REQUIREMENTS: Extract exactly and only the lines from the one containing "As the photo clearly" through the end of the entries below. Pictures should not appear in the copy.

SUPPLIED MATERIAL:
***

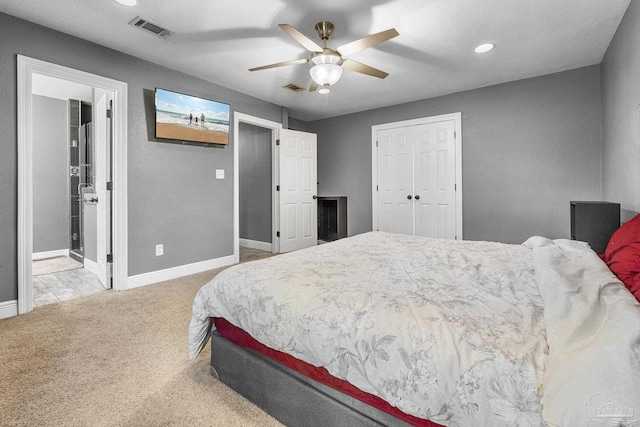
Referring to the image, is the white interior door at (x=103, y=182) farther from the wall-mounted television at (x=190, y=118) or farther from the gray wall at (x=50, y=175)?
the gray wall at (x=50, y=175)

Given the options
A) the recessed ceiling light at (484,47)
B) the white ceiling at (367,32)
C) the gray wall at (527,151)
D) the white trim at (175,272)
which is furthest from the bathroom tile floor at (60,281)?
the recessed ceiling light at (484,47)

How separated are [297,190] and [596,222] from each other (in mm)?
3850

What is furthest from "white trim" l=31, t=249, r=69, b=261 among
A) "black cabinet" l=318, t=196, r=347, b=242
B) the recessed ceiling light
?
the recessed ceiling light

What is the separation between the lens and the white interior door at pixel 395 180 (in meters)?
4.81

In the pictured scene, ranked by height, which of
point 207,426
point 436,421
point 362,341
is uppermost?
point 362,341

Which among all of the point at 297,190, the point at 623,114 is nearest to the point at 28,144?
the point at 297,190

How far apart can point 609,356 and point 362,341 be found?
23.4 inches

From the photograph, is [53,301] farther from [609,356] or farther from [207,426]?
[609,356]

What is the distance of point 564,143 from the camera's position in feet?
11.9

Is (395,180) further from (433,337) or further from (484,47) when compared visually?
(433,337)

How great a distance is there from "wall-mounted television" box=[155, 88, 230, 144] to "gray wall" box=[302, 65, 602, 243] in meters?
2.92

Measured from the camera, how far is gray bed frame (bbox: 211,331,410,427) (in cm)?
103

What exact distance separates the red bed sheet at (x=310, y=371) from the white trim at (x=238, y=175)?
9.35 feet

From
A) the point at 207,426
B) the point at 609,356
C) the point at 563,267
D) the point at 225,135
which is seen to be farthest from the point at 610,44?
the point at 207,426
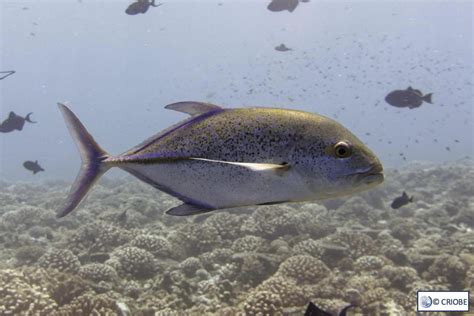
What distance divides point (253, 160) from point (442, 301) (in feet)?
17.6

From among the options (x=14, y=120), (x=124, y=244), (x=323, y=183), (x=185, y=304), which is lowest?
(x=185, y=304)

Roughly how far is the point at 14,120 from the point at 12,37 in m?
104

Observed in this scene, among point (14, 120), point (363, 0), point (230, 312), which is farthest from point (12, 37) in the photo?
point (230, 312)

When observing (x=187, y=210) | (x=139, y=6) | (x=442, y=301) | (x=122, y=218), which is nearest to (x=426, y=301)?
(x=442, y=301)

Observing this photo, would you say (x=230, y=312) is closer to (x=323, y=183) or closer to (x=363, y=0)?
(x=323, y=183)

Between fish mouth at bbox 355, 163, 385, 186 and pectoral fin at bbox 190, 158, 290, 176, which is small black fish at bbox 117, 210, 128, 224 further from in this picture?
fish mouth at bbox 355, 163, 385, 186

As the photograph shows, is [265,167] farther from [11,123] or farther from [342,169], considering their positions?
[11,123]

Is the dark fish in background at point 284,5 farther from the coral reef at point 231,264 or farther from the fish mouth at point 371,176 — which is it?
the fish mouth at point 371,176

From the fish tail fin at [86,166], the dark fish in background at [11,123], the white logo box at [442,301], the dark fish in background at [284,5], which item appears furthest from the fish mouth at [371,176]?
the dark fish in background at [284,5]

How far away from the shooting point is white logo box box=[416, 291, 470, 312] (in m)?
5.38

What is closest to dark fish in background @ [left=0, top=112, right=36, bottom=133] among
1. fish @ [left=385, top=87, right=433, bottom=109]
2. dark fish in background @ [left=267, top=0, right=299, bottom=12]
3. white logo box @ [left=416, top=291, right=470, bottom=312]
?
dark fish in background @ [left=267, top=0, right=299, bottom=12]

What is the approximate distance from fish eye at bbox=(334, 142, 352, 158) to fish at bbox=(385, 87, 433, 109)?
282 inches

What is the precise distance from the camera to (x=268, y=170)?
1469 mm

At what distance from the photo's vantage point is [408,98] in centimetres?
805
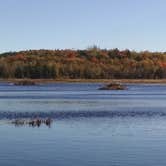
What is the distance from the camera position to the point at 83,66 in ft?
571

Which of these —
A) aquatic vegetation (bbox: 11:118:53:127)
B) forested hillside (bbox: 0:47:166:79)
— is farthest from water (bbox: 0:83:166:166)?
forested hillside (bbox: 0:47:166:79)

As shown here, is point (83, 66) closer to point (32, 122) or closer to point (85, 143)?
point (32, 122)

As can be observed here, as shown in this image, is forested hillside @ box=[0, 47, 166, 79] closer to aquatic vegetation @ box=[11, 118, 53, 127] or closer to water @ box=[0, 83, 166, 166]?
aquatic vegetation @ box=[11, 118, 53, 127]

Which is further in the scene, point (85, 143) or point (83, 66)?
point (83, 66)

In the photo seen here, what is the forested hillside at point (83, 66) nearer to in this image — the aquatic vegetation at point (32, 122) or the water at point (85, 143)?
the aquatic vegetation at point (32, 122)

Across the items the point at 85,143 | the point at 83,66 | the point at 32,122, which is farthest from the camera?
the point at 83,66

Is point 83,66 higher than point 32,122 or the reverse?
higher

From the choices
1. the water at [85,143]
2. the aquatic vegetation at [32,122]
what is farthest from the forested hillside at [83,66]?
the water at [85,143]

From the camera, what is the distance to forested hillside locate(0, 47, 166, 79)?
17000 centimetres

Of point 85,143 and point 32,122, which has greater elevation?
point 85,143

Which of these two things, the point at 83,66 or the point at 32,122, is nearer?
the point at 32,122

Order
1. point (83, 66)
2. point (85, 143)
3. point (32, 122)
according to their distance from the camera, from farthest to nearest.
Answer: point (83, 66) → point (32, 122) → point (85, 143)

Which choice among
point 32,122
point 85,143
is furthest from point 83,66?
point 85,143

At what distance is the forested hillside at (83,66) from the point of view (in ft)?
558
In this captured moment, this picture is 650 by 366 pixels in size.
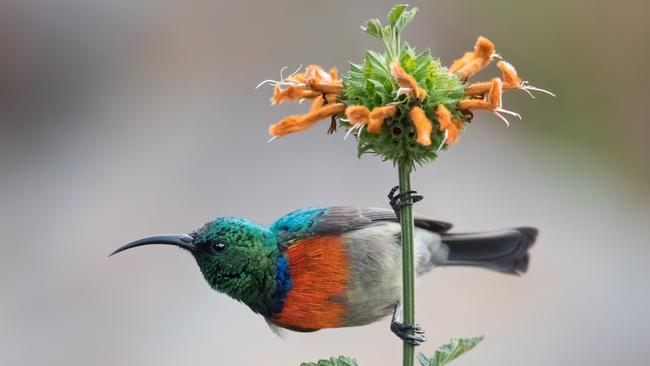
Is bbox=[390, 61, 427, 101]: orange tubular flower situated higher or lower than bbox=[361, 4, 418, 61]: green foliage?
lower

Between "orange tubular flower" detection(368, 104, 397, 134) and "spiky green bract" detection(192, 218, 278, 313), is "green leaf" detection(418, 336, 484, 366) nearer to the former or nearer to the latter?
"orange tubular flower" detection(368, 104, 397, 134)

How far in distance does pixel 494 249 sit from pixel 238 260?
125cm

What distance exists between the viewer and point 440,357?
1538 millimetres

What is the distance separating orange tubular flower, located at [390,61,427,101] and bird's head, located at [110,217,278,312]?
77 cm

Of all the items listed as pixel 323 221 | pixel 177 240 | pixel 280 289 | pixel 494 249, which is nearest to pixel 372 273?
pixel 323 221

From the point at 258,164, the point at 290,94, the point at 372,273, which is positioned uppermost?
the point at 258,164

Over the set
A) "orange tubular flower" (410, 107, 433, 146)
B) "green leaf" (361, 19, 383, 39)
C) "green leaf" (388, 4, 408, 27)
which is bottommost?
"orange tubular flower" (410, 107, 433, 146)

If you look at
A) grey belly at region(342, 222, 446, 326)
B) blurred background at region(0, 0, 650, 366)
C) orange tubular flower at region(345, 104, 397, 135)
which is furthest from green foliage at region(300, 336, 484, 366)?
blurred background at region(0, 0, 650, 366)

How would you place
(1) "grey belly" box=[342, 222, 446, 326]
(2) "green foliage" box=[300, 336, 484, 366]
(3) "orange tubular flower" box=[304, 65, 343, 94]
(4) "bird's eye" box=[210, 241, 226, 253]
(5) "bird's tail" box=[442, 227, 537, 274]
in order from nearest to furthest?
(2) "green foliage" box=[300, 336, 484, 366], (3) "orange tubular flower" box=[304, 65, 343, 94], (4) "bird's eye" box=[210, 241, 226, 253], (1) "grey belly" box=[342, 222, 446, 326], (5) "bird's tail" box=[442, 227, 537, 274]

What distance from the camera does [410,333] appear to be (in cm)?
158

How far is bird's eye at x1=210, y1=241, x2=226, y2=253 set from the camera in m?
Answer: 2.07

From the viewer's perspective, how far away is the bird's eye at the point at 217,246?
2.07 metres

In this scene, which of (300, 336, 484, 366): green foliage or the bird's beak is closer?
(300, 336, 484, 366): green foliage

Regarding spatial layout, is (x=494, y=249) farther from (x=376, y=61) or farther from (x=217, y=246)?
(x=376, y=61)
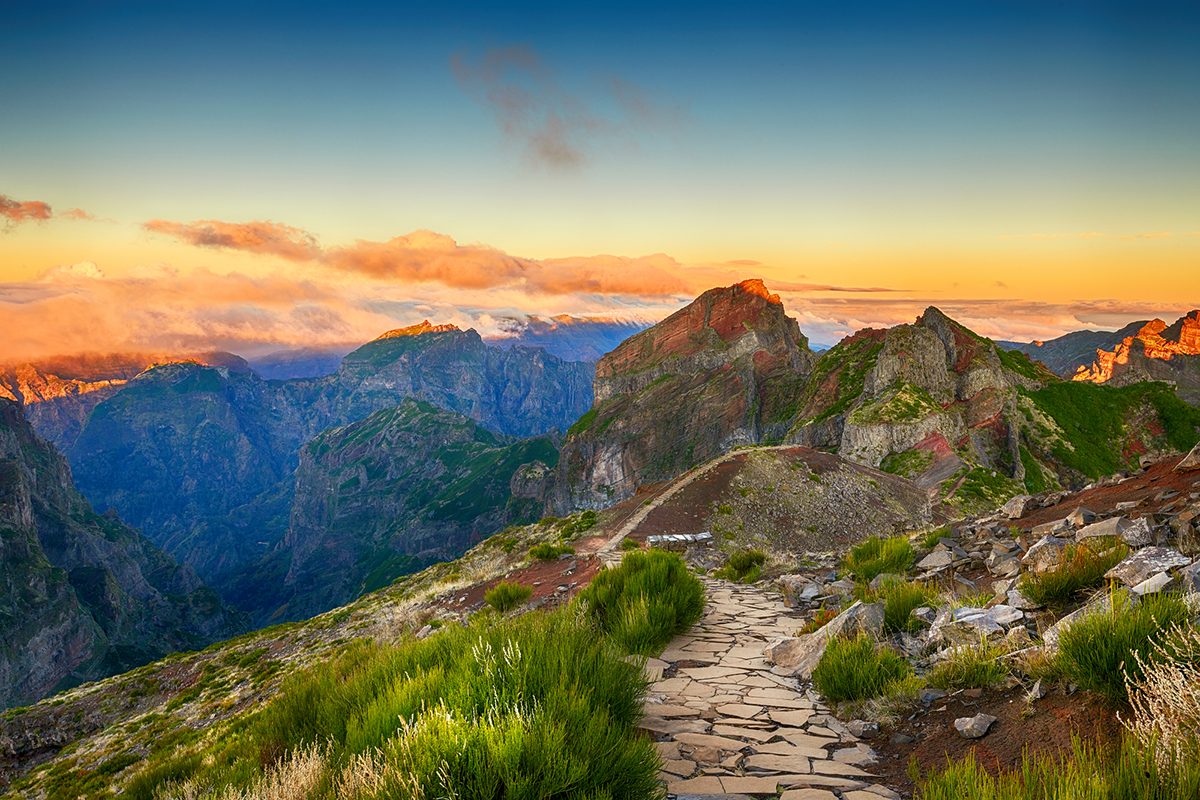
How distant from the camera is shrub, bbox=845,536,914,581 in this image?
468 inches

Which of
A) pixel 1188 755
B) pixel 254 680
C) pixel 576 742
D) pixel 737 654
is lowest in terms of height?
pixel 254 680

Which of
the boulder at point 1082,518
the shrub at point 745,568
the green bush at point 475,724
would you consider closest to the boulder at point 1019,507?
the boulder at point 1082,518

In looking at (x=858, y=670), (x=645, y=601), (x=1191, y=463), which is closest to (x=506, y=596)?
(x=645, y=601)

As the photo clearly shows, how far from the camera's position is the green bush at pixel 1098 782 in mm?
2740

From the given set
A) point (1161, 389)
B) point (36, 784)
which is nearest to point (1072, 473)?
point (1161, 389)

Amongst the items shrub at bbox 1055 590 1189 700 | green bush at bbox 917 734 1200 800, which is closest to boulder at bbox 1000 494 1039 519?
shrub at bbox 1055 590 1189 700

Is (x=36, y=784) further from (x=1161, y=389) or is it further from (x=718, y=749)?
(x=1161, y=389)

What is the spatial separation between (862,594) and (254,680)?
25.0 metres

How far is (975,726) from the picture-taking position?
4812 mm

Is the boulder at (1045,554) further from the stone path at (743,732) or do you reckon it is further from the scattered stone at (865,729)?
the stone path at (743,732)

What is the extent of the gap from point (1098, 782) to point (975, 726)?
7.61 ft

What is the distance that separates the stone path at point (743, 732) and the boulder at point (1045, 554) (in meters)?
3.90

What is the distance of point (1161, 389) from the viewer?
10875 centimetres

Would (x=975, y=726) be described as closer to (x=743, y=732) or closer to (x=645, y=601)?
(x=743, y=732)
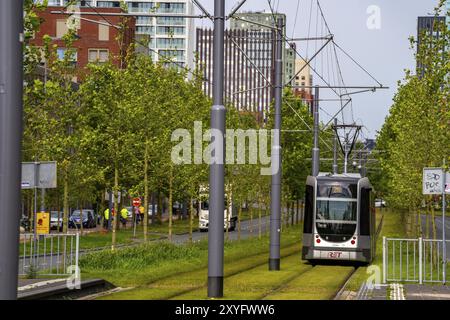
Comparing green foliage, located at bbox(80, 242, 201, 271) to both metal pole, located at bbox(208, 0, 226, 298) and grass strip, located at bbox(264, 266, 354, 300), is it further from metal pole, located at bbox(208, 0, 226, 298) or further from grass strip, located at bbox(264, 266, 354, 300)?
metal pole, located at bbox(208, 0, 226, 298)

***

OUTPUT FOR THIS TASK:
As the photo clearly shows, how far from the camera's position is the green bush at pixel 1098 782 in mm?
2740

From the given set
A) point (1161, 389)
B) point (36, 784)
which is nearest to point (1072, 473)?
point (1161, 389)

Amongst the items shrub at bbox 1055 590 1189 700 | green bush at bbox 917 734 1200 800, which is closest to boulder at bbox 1000 494 1039 519?
shrub at bbox 1055 590 1189 700

Is (x=36, y=784) further from (x=1161, y=389) or is it further from (x=718, y=749)?
(x=1161, y=389)

What is the spatial separation between (862,594) and (254,680)?
25.0 metres

How far is (975,726) from the picture-taking position?
4812 mm

Is the boulder at (1045,554) further from the stone path at (743,732) or do you reckon it is further from the scattered stone at (865,729)?
the stone path at (743,732)

What is the extent of the gap from point (1098, 782) to point (975, 726)?
7.61 ft

What is the distance that separates the stone path at point (743, 732) and the boulder at point (1045, 554) (in meters)?
3.90

What is the distance of point (1161, 389) from the viewer?
10875 centimetres

Would (x=975, y=726) be described as closer to (x=743, y=732) or closer to (x=645, y=601)?
(x=743, y=732)
Comparing green foliage, located at bbox(80, 242, 201, 271) to both metal pole, located at bbox(208, 0, 226, 298) and grass strip, located at bbox(264, 266, 354, 300), is it further from metal pole, located at bbox(208, 0, 226, 298) or further from grass strip, located at bbox(264, 266, 354, 300)?
metal pole, located at bbox(208, 0, 226, 298)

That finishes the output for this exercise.